Roblox, operator of the eponymous video game platform, said that it had expanded its data center infrastructure in the wake of a devastating 73-hour outage.
The company's service went down in late October, with Roblox detailing what went wrong in a lengthy blog post this month.
Prior to the outage, Roblox said that it operated over 18,000 servers and 170,000 containers. "In order to run thousands of servers across multiple sites, we leverage a technology suite commonly known as the “HashiStack.” Nomad, Consul and Vault are the technologies that we use to manage servers and services around the world, and that allow us to orchestrate containers that support Roblox services," CTO Daniel Sturman said.
"In the months leading up to the October incident, Roblox upgraded from Consul 1.9 to Consul 1.10 to take advantage of a new streaming feature. This streaming feature is designed to significantly reduce the CPU and network bandwidth needed to distribute updates across large-scale clusters like the one at Roblox."
When Roblox services communicate, they rely on Consul to have up-to-date knowledge of the location of the service it wants to talk to. This was a problem, as over the course of October 28 Cosul services began to deteriorate - eventually knocking the whole platform offline.
After tens of hours of trial and error, the company realized that something was going wrong with the new streaming feature in Consul. "Why was streaming an issue?" Sturman said.
"HashiCorp explained that, while streaming was overall more efficient, it used fewer concurrency control elements (Go channels) in its implementation than long polling. Under very high load – specifically, both a very high read load and a very high write load – the design of streaming exacerbates the amount of contention on a single Go channel, which causes blocking during writes, making it significantly less efficient. This behavior also explained the effect of higher core-count servers: those servers were dual socket architectures with a NUMA memory model.
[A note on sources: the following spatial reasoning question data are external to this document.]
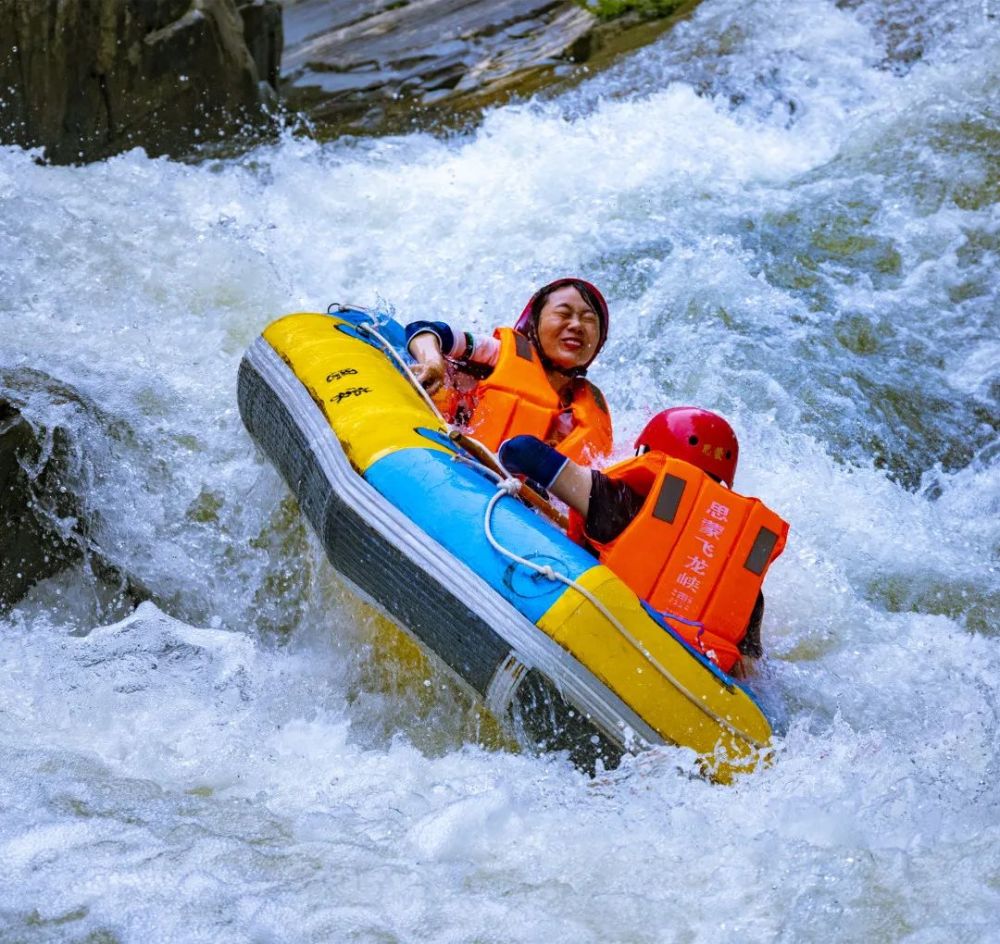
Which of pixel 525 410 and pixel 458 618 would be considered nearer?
pixel 458 618

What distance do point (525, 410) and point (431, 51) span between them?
17.8 ft

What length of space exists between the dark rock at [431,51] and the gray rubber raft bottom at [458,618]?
4.76 m

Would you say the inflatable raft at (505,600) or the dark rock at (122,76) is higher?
the dark rock at (122,76)

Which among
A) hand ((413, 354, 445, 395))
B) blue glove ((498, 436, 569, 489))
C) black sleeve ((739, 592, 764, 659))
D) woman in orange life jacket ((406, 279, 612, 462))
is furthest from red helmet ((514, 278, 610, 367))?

The additional contention on shared resources thus got worse under this architecture. By turning off streaming, we dramatically improved the health of the Consul cluster."
Several other issues were then tracked down and systematically fixed, overnight. The service was brought back online, in stages, on October 30.
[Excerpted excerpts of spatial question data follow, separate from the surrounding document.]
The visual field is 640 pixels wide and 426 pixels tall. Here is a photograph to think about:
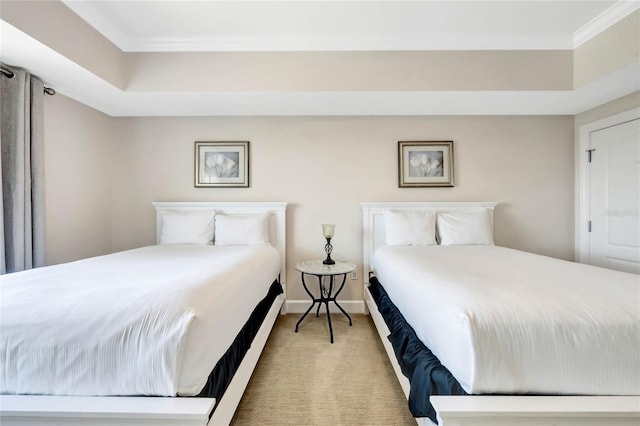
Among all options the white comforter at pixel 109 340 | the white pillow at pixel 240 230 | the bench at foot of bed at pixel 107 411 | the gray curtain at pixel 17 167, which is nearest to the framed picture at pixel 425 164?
the white pillow at pixel 240 230

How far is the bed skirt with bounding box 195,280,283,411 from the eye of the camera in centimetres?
101

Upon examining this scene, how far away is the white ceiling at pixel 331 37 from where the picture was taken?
1902 millimetres

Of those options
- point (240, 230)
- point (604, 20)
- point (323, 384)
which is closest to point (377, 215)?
point (240, 230)

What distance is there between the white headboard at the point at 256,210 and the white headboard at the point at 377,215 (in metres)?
0.87

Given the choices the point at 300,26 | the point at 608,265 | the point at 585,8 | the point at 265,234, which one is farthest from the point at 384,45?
the point at 608,265

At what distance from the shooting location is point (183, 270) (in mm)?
1471

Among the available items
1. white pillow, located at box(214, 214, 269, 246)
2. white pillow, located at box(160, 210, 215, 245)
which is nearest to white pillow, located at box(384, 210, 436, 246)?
white pillow, located at box(214, 214, 269, 246)

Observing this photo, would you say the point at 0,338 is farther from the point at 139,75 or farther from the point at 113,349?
the point at 139,75

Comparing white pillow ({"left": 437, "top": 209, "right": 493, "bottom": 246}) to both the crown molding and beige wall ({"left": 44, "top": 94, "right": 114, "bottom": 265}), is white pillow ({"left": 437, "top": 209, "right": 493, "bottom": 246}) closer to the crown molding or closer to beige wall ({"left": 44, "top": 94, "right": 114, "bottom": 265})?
the crown molding

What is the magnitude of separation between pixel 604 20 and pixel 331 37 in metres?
2.12

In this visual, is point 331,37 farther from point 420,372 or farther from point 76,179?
point 76,179

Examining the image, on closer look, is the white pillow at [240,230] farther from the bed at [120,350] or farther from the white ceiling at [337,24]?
the white ceiling at [337,24]

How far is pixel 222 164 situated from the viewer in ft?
9.46

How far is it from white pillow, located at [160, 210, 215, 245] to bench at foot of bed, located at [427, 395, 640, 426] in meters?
2.44
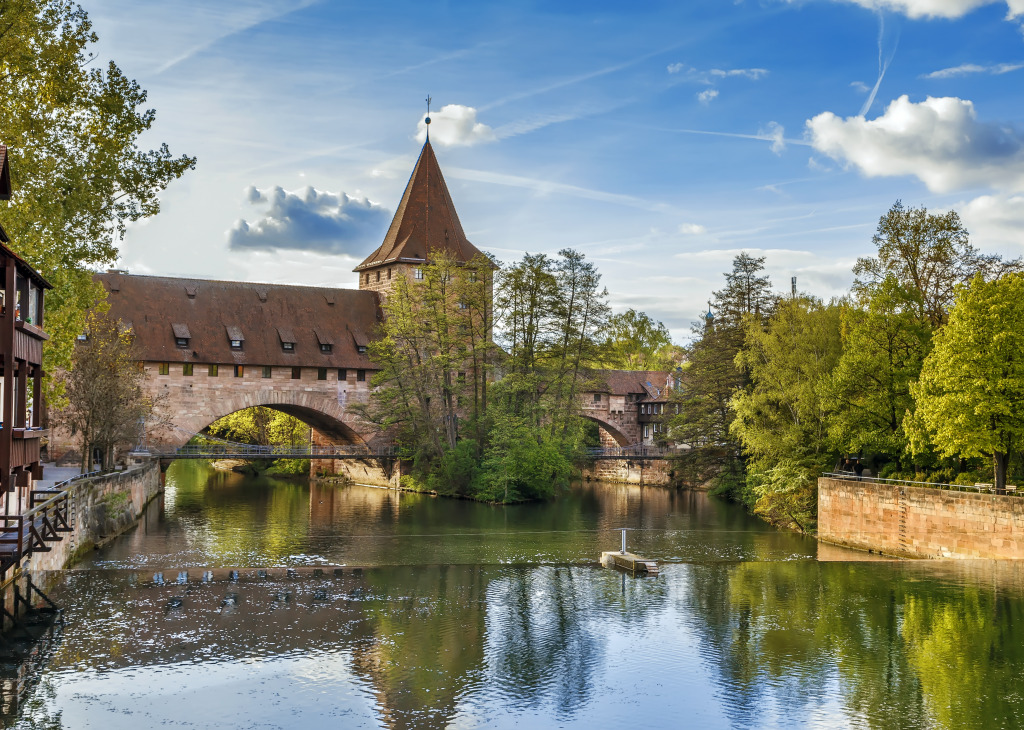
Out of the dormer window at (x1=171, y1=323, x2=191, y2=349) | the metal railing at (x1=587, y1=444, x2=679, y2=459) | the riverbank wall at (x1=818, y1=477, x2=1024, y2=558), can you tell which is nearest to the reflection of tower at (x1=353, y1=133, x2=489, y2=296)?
the dormer window at (x1=171, y1=323, x2=191, y2=349)

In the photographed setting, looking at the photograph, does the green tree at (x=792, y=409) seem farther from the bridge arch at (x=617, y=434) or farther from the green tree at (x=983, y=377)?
the bridge arch at (x=617, y=434)

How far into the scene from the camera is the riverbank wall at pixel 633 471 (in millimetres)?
52188

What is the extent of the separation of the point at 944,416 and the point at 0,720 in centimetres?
1942

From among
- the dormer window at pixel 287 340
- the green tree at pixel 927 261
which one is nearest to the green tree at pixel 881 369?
the green tree at pixel 927 261

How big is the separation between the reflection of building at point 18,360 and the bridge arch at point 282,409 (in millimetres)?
25916

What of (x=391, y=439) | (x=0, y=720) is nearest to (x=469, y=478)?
(x=391, y=439)

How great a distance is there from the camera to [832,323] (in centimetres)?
3222

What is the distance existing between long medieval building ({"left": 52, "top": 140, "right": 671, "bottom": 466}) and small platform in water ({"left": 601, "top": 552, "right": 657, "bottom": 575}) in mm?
24278

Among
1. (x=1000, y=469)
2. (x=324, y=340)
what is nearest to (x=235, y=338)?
(x=324, y=340)

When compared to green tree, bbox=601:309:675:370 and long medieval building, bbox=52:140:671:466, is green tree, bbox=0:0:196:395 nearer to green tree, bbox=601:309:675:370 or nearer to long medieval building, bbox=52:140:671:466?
long medieval building, bbox=52:140:671:466

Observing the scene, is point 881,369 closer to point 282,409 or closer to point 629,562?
point 629,562

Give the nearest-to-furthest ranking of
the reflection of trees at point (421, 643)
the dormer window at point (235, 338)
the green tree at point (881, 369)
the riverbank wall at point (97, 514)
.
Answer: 1. the reflection of trees at point (421, 643)
2. the riverbank wall at point (97, 514)
3. the green tree at point (881, 369)
4. the dormer window at point (235, 338)

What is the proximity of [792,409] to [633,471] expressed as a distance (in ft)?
75.3

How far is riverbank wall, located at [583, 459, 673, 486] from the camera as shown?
52.2m
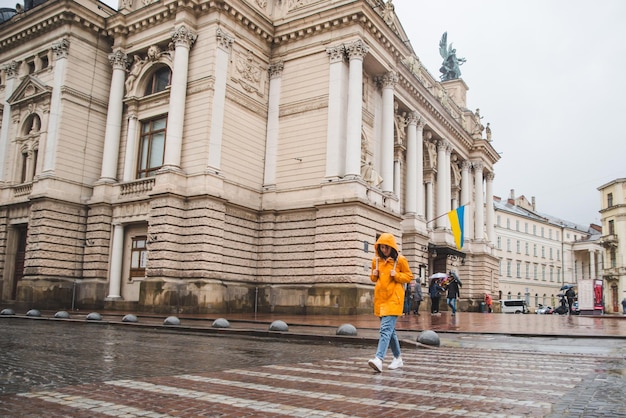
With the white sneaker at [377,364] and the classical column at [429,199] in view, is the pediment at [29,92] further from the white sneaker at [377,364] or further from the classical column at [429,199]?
the white sneaker at [377,364]

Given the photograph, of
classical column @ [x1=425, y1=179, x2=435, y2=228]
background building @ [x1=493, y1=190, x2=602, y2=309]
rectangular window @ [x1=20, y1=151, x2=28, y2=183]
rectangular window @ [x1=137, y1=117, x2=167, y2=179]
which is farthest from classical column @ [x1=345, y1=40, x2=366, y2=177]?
background building @ [x1=493, y1=190, x2=602, y2=309]

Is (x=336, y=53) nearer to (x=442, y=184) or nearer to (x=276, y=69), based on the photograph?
(x=276, y=69)

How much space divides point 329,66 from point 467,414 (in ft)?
90.2

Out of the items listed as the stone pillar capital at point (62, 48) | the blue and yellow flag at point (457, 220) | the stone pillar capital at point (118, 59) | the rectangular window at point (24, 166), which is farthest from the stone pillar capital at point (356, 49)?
the rectangular window at point (24, 166)

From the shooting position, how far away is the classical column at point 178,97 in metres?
28.7

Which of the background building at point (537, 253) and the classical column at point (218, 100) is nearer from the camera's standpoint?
the classical column at point (218, 100)

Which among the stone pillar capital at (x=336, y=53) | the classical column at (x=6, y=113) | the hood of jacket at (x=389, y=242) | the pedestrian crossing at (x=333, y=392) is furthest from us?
the classical column at (x=6, y=113)

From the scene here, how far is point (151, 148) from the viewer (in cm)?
3195

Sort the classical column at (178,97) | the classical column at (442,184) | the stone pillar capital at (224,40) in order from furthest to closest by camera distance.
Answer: the classical column at (442,184)
the stone pillar capital at (224,40)
the classical column at (178,97)

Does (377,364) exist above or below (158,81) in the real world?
below

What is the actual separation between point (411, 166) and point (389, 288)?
109 ft

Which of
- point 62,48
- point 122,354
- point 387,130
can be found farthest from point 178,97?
point 122,354

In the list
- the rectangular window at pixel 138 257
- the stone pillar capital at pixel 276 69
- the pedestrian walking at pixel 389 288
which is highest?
the stone pillar capital at pixel 276 69

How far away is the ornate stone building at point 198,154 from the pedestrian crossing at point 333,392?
63.0ft
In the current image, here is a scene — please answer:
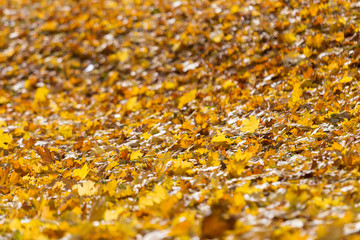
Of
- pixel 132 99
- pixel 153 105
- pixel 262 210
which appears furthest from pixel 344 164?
pixel 132 99

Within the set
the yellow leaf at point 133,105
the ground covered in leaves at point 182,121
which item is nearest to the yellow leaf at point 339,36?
the ground covered in leaves at point 182,121

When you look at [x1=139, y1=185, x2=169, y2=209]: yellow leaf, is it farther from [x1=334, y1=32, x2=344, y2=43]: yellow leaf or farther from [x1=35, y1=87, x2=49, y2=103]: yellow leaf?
[x1=35, y1=87, x2=49, y2=103]: yellow leaf

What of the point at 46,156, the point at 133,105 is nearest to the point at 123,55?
the point at 133,105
To avoid a similar outage happening again, Roblox plans to overhaul much of its back-end software. It also plans to move Consul from a single cluster to an "additional, geographically distinct data center." The company also plans to have different availability zones within the data centers for added redundancy, and said it had upped its hiring plans to support the data center expansion.
The outage - which cost the company around $25 million in lost bookings - has not changed Roblox's view that it should operate its own infrastructure.
"For our most performance and latency critical workloads, we have made the choice to build and manage our own infrastructure on-prem," Sturman said. "By building and managing our own data centers for backend and network Edge services, we have been able to significantly control costs compared to public cloud. These savings directly influence the amount we are able to pay to creators on the platform. Furthermore, owning our own hardware and building our own Edge infrastructure allows us to minimize performance variations and carefully manage the latency of our players around the world. Consistent performance and low latency are critical to the experience of our players, who are not necessarily located near the data centers of public cloud providers."
However, Sturman added that the company was "not ideologically wedded" the the approach, and used public cloud for burst capacity, DevOps workflows, and most of its in-house analytics.